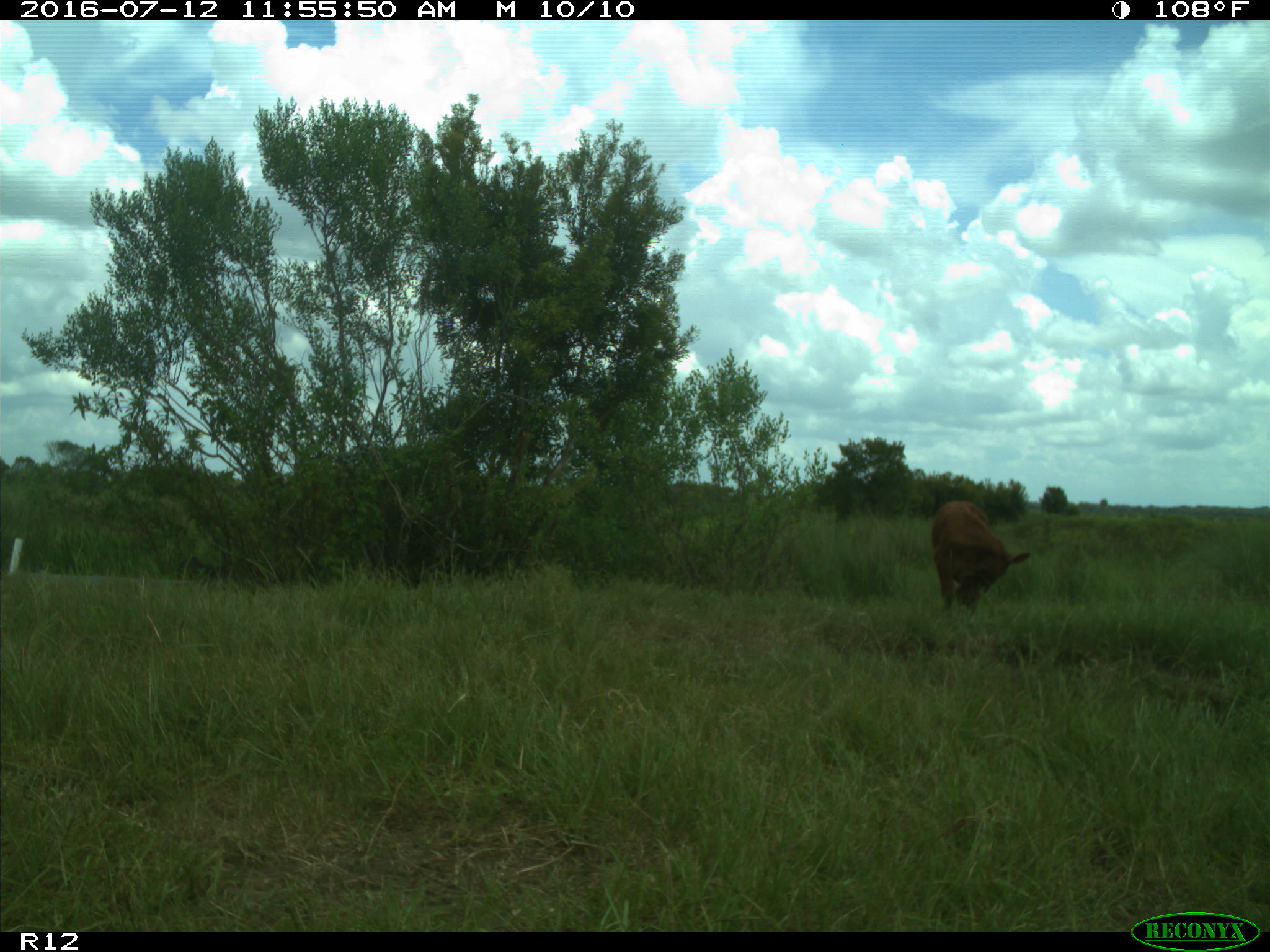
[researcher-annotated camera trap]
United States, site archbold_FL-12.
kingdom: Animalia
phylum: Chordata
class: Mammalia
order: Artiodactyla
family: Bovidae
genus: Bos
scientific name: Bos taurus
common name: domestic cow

= = = = = = =

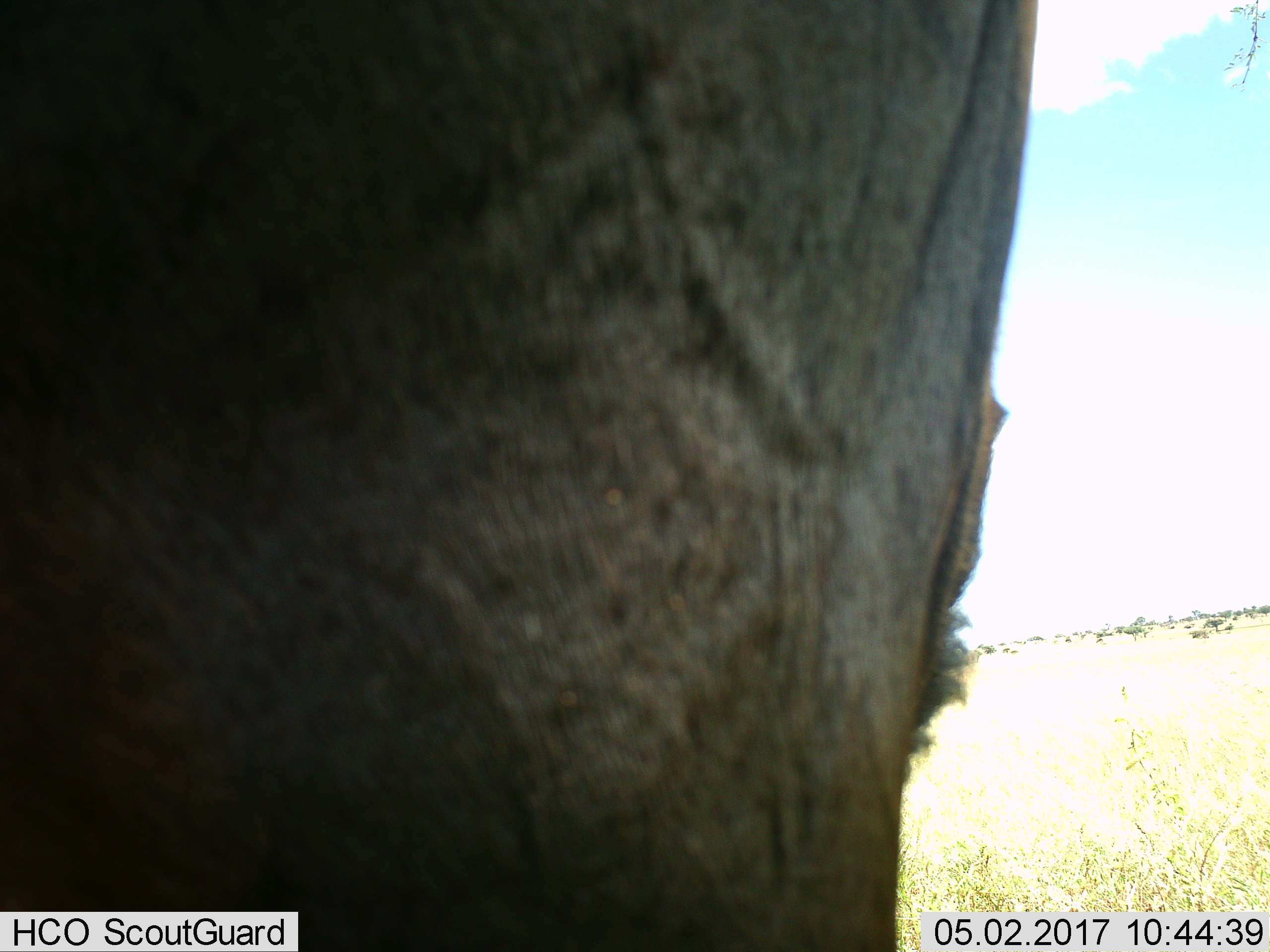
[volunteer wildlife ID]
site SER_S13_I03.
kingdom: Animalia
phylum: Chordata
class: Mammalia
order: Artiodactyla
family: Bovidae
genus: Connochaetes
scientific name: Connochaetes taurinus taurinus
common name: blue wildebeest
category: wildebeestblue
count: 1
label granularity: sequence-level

= = = = = = =

• **ASSIGNMENT**: Reproduce each line of the material containing the word "name".

• **SOLUTION FOR THIS EXERCISE**:
scientific name: Bos taurus
common name: domestic cow
scientific name: Connochaetes taurinus taurinus
common name: blue wildebeest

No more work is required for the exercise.